Why do we need it
When the conversation comes to speech recognition, it is impossible to remain solely in the field of "signal analysis" (for that is, individual works and branches of science). Always remember that when analyzing speech, we work with a special kind of signal that is reproduced by a specific biological system. On the one hand, it is limited by its amplitude-frequency characteristics (AFC), and on the other hand, by the language itself and the standard set of sounds that can be pronounced by its carrier (for example, when analyzing the Russian language, we will not take into account the possibility of clatter and whistling ). Based on the task, you can quite accurately determine the characteristics of the speech signal, and its basic properties.

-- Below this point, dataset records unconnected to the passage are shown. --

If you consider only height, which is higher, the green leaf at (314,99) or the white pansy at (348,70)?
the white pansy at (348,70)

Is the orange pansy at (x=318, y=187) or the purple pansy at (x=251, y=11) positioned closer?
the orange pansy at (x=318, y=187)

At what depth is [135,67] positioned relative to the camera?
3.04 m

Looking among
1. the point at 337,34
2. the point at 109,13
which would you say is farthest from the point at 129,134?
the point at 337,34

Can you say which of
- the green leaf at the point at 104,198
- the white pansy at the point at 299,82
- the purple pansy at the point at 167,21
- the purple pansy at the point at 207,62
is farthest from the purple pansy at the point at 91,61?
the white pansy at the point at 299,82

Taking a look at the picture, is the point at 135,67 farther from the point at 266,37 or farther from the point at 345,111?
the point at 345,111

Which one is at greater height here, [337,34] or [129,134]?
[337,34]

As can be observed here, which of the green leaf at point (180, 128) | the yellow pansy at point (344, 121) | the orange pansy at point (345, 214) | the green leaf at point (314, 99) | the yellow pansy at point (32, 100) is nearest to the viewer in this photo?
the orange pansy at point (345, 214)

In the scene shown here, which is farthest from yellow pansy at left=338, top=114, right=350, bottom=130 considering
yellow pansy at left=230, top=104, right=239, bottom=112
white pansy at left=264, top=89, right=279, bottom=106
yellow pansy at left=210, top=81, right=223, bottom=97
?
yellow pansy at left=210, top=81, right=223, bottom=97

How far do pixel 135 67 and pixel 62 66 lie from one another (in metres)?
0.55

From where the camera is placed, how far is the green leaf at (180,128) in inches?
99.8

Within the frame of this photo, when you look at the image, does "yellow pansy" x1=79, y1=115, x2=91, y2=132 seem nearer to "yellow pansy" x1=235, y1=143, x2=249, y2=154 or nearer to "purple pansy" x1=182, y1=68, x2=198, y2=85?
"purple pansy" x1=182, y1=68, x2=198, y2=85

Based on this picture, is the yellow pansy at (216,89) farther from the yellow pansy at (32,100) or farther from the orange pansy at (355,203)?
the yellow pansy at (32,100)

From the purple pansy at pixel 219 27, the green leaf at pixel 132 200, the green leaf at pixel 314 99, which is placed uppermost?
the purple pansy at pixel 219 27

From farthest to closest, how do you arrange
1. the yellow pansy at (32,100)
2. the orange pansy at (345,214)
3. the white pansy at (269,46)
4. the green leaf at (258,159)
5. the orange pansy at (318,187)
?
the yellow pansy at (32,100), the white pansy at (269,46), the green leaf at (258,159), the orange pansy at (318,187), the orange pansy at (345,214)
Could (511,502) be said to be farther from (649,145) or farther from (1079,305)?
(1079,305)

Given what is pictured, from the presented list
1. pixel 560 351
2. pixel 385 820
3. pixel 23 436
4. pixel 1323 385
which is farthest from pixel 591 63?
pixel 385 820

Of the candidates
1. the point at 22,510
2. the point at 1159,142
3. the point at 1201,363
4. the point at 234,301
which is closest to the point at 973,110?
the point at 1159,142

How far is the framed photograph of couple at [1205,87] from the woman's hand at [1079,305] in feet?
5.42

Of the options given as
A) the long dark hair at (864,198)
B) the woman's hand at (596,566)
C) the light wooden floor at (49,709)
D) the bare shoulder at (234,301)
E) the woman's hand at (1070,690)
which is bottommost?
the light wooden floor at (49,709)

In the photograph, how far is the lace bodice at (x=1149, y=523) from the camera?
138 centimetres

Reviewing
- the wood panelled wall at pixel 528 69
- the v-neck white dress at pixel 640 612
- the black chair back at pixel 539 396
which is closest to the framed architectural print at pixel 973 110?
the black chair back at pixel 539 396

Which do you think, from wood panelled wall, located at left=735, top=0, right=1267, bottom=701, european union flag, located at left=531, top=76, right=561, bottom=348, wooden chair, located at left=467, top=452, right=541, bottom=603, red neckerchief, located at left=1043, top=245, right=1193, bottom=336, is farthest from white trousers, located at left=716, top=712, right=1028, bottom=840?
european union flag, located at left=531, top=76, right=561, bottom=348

On the other hand, for this signal, nature has developed a close-to-ideal receiver. This is our auditory tract. So far, no other system has been invented and has not been found that could equally well and accurately engage in speech recognition. It would be blasphemy to neglect the opportunity to learn this from nature. If you get acquainted with the features of the auditory tract closer, you begin to understand that the wavelets and Fourier transform in such tasks did not come from the ceiling. And the systems providing the decomposition of the signal into the frequency spectrum appeared much earlier than the first rock painting ...
Voice path
The voice signal is created using air waves emitted from the mouth and nasal openings of the speaker. In most languages ​​of the world, the composition of phonemes can be divided into 2 main classes:
- consonants - pronounced when there is compression of the throat or obstructions in the mouth (tongue, teeth, lips) of the speaker;
- vowels - pronounced in the absence of any obstacles in the vocal tract.

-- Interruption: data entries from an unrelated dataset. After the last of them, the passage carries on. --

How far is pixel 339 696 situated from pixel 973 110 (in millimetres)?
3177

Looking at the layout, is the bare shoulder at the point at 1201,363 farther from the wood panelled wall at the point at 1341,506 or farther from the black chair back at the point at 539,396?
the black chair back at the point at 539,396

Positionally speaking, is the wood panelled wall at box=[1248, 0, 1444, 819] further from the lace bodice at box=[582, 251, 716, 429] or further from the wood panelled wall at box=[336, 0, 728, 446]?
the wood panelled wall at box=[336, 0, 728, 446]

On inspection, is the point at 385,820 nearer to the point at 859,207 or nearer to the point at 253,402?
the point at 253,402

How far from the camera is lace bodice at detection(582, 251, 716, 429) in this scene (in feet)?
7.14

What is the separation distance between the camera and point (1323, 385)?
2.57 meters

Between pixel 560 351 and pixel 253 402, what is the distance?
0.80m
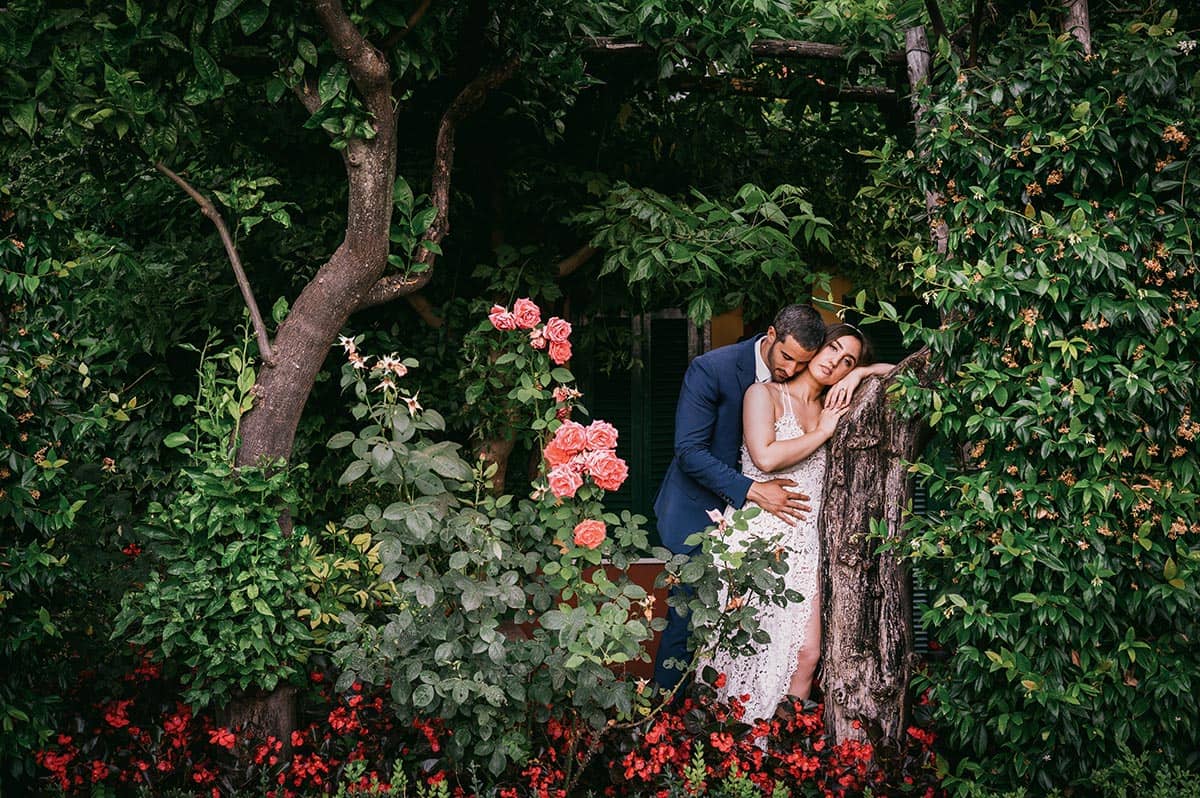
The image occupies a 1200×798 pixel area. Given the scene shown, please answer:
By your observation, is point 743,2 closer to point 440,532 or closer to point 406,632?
point 440,532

Further, on the basis of various articular properties, sounds can be classified into smaller classes. These parameters are generated from the anatomy of various human articulators and their points of contact of the vocal tract. The lungs, the trachea, the larynx, the pharyngeal cavity (throat), the oral and nasal cavity make a significant contribution to speech production.

- The lungs are the source of air in the process of speech.

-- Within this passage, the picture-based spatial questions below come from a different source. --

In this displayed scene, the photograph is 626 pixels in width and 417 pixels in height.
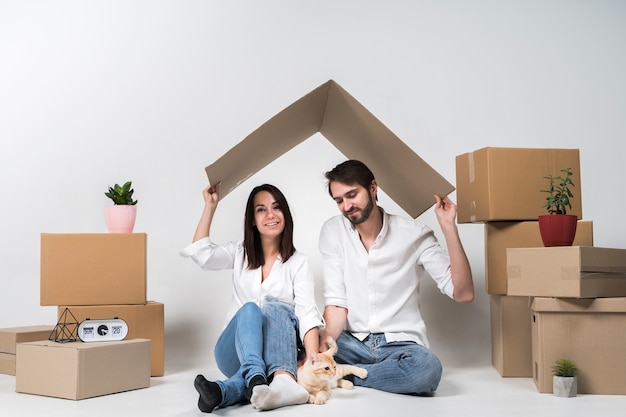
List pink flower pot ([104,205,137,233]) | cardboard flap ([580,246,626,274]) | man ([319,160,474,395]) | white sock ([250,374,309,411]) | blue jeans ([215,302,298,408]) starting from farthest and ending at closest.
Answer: pink flower pot ([104,205,137,233])
man ([319,160,474,395])
cardboard flap ([580,246,626,274])
blue jeans ([215,302,298,408])
white sock ([250,374,309,411])

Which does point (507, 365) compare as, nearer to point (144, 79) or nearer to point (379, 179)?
point (379, 179)

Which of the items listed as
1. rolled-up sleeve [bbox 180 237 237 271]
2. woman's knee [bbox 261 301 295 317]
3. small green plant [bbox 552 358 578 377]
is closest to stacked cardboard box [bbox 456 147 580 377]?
small green plant [bbox 552 358 578 377]

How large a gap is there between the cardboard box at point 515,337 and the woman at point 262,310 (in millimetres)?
734

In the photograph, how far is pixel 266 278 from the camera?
2.67 metres

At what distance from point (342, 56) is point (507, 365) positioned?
1587 millimetres

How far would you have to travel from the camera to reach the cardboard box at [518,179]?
2633 millimetres

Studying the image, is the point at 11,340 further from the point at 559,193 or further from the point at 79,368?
the point at 559,193

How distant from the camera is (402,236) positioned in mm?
2703

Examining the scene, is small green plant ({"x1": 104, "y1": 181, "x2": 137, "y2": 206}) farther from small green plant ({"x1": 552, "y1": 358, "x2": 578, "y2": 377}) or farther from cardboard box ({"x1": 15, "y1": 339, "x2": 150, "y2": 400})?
small green plant ({"x1": 552, "y1": 358, "x2": 578, "y2": 377})

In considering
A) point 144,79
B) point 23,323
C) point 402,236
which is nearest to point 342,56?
point 144,79

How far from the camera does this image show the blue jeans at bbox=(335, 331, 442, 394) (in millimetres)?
2373

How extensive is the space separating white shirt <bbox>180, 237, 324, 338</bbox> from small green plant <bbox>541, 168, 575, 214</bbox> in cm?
84

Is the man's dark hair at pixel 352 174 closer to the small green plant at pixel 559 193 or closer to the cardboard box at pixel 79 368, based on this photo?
the small green plant at pixel 559 193

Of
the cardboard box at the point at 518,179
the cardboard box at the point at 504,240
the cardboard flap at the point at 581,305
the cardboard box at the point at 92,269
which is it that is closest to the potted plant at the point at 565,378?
the cardboard flap at the point at 581,305
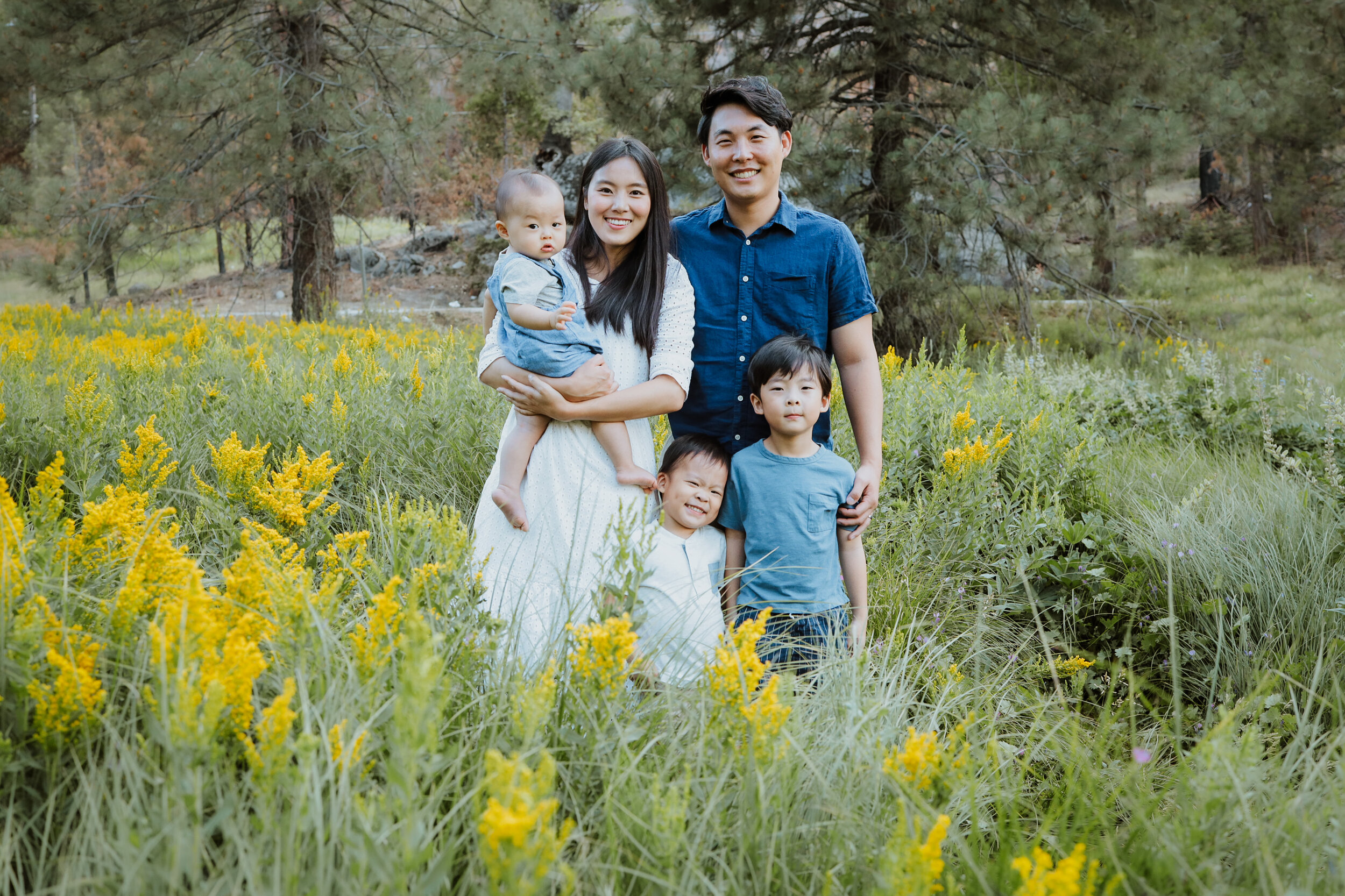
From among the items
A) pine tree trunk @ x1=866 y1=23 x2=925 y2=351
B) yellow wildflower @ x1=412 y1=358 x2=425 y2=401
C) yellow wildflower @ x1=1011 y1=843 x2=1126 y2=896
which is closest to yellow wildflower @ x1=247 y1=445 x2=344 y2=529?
yellow wildflower @ x1=412 y1=358 x2=425 y2=401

- The vocal cords: when the vocal cords are at a small distance from each other and oscillate relative to each other in the process of speech, they say that the sound is vocalized. If the bundles do not fluctuate, then they say that the sound is unvoiced.
- Soft palate: works like a flap that opens the air passage to the nasal cavity.
- Hard palate: the long, relatively hard surface of the upper wall of the oral cavity, in combination with the tongue allows you to pronounce consonant sounds.
- Language: flexible articulator. When away from the sky allows you to pronounce vowels, when approaching the sky - consonants.
- Teeth: in combination with the tongue, used to pronounce some consonant sounds.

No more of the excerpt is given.